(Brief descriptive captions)
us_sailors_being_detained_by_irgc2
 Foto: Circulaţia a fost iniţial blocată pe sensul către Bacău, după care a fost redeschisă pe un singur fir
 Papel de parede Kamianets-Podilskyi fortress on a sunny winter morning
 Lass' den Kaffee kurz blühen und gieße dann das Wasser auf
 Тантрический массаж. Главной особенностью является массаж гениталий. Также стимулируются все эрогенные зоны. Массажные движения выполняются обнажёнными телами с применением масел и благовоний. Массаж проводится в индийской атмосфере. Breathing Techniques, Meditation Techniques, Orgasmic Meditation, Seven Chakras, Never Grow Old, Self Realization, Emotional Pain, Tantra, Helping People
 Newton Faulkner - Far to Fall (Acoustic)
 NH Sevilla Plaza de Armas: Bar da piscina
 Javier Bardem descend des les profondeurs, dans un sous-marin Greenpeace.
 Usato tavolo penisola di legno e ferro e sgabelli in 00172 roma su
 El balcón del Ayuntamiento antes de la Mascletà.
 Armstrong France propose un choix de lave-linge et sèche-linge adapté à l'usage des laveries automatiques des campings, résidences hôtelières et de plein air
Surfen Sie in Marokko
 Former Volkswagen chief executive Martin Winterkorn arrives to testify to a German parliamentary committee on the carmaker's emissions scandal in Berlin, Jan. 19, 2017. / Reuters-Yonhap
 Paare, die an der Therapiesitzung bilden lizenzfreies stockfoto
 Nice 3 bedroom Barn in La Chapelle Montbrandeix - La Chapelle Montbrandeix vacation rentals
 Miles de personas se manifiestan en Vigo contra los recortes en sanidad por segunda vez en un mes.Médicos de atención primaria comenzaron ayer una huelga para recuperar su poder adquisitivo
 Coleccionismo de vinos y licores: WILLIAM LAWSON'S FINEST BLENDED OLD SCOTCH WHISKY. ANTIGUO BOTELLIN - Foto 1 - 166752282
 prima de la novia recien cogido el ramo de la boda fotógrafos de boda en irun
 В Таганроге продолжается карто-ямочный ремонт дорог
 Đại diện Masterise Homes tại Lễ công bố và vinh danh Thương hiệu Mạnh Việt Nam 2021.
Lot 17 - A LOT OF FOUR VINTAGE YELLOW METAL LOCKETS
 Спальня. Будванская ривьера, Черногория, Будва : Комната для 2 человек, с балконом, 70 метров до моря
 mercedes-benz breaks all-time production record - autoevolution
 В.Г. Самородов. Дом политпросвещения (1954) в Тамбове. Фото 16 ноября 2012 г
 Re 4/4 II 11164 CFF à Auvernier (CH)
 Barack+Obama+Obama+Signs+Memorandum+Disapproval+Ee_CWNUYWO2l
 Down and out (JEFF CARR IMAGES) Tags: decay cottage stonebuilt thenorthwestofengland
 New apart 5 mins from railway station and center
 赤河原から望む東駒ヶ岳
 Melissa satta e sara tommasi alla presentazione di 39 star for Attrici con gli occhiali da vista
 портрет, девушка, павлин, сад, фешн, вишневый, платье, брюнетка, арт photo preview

__WORK REQUIRED__
Exactly the lines from the one with "mercedes-benz breaks all-time" through the end of the entries, both included, should be written out, and no others.

__ANSWER SPACE__
 mercedes-benz breaks all-time production record - autoevolution
 В.Г. Самородов. Дом политпросвещения (1954) в Тамбове. Фото 16 ноября 2012 г
 Re 4/4 II 11164 CFF à Auvernier (CH)
 Barack+Obama+Obama+Signs+Memorandum+Disapproval+Ee_CWNUYWO2l
 Down and out (JEFF CARR IMAGES) Tags: decay cottage stonebuilt thenorthwestofengland
 New apart 5 mins from railway station and center
 赤河原から望む東駒ヶ岳
 Melissa satta e sara tommasi alla presentazione di 39 star for Attrici con gli occhiali da vista
 портрет, девушка, павлин, сад, фешн, вишневый, платье, брюнетка, арт photo preview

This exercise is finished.